FAB differs from the Google File System in a couple of interesting ways. First, there are no masters providing services – the FAB distributes those services across all the bricks – so all services *should* scale as the number of bricks grows. Second, HP’s idea of a brick is heavy on the storage side: 12 SATA drives and 1 GB of NVRAM running Linux, which says to me that low-power 2.5″ drives will find a home in this brick pretty fast. Like GFS, FAB uses commodity products to achieve enterprise class (10,000+ year MTTDL) data availability using smart software. Also, by default, FAB also maintains three copies of all data. And still costs way less than enterprise storage arrays.
Enterprise storage arrays benefit from 15 years of performance engineering, an advantage not easily overcome by a few PhD’s in a lab. Which is just one reason why big-iron storage arrays will be with us for years to come. Yet we don’t all need the highest performance. In fact, as data gets cooler, a lower and lower percentage of capacity will require high performance, which suggests that low-cost, high-availability storage has a very promising future.
The following benchmark consists of: “untar” 177 MB of Linux 2.6.1 source code to an external file system – a bulk write; tar the files back to the local file system – bulk read; and finally, compile the files on the target file system – mix of R/W and computes. To eliminate cache effects the target volume was unmounted after each step and the unmount time included in the results. The HP guys don’t actually say what the unit is, but I’ll assume seconds unless someone has a better idea.

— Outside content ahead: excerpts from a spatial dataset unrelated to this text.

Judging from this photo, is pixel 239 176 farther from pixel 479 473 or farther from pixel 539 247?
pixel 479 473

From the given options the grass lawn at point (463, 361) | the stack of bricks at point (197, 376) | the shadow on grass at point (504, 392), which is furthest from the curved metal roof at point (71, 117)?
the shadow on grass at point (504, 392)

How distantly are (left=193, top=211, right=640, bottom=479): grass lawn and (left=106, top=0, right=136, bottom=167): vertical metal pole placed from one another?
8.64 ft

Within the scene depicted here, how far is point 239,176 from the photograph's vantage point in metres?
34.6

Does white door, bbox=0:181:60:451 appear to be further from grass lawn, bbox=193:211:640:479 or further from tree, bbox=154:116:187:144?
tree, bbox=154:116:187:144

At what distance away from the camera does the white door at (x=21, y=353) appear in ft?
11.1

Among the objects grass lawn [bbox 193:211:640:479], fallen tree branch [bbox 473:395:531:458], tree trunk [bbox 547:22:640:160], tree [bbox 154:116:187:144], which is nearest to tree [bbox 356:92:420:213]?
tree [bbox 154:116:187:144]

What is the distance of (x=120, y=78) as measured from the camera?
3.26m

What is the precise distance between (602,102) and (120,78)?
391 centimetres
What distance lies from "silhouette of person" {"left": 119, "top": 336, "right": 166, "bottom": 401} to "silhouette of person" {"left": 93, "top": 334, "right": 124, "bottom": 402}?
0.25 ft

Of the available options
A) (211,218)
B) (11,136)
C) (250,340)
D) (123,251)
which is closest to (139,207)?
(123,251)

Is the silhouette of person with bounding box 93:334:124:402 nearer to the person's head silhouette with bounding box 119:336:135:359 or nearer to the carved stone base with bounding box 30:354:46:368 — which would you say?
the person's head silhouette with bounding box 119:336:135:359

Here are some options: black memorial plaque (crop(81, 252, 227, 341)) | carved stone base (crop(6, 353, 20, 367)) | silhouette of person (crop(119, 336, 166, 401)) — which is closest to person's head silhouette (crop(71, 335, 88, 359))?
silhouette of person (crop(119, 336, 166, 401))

|Local RAID 1||22.32||14.64||319.2|
|iSCSI + raw disk||24.21||24.32||323.9|
|FAB 3way repl.||21.57||24.61||316.0|
If clusters don’t scale, people don’t brag on them. Sure enough, the FAB team concludes
Overall, as expected, FAB’s throughput scales linearly with the cluster size. The exception is 64 KB random reads, which hit a ceiling due to the capacity limits of our Ethernet switches.
They also tested FAB’s distributed replication protocol against a master/slave replication protocol. Performance was similar for both, which suggests to me that in this case at least, implementation trumps architecture.
One of the irritations of conventional dual active/active RAID controllers is that failover can take a minute or more, possibly causing applications to time out, and just generally slowing things down. Since FAB is distributed, and any brick can service any client with any I/O, one would hope to see much less disruption when a FAB failure occurs. And one does.
This is a worst-case scenario, where a brick fails and five minutes later is declared dead, so its segment groups get re-balanced across remaining bricks.
While the actual data movement takes some time, but far less than rebuilding a similar size RAID 5 disk failure, disruption to the FAB is limited, having almost no impact on reads and about a 20% impact on writes.
The StorageMojo take
FAB demonstrates, again, that highly available, stable and well-performing storage can be built out of commodity hardware with the right software. Microsoft, Google, Amazon, Cnet and HP have demonstrated it. Moving from lab to product is non-trivial, yet the customer economic advantages are huge. Someone is going to do it and, I predict, turn the storage industry upside down.
Comments welcome, as always. Moderation turned on to control a growing deluge of comment spam.
Update:Wes pointed out that I didn’t include units for the performance benchmark, so I went back and added a paragraph explaining what the benchmark was and adding my guess as to what the units are. Thanks, Wes.